Too Much To Ask

Wrapped around my heart is a string of knots. Each knot is specially tied, one of a kind. Sometimes they are untied, and sometimes new ones are put in their place. And sometimes old knots become undone, just to be retied a year or two later. It’s been said that I never do something without reason, and it’s true. When I decide its time for one to come undone, my heart cracks just a bit. And my mind goes in circles, wondering. It doesn’t like losing knots, especially those that become weathered with time. I’ve gotten better at the untying process, and it certainly isn’t as painful as it used to be. I’ve discovered that sometimes in order for new ones to be added, some need to be let go. But I should think that there will always be a kink in the string, leftover from where one used to be.

There is one knot that has been slowly untying itself for a while now. I tried to retie it, I’ve tried over and over again. But alas, it’s too much to ask.

This one made me distraught, for it doesn’t see me, doesn’t ask about me, doesn’t appreciate the work that went into finding its place on my string.

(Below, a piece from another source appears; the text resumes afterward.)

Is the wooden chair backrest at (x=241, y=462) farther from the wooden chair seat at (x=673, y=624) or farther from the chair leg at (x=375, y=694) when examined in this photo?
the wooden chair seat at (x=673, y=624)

This knot has been loose for a while now. Changing with the changing times. Becoming more ornamental than functional, losing strength. But alas, it’s too much to ask.

When the petty anger subsides, and little waves of sadness wash over me, I realize it’s time to let it go. I feel guilty for giving up on it, but knots are knots. And it takes two for them to be tied properly. And two for them to become undone.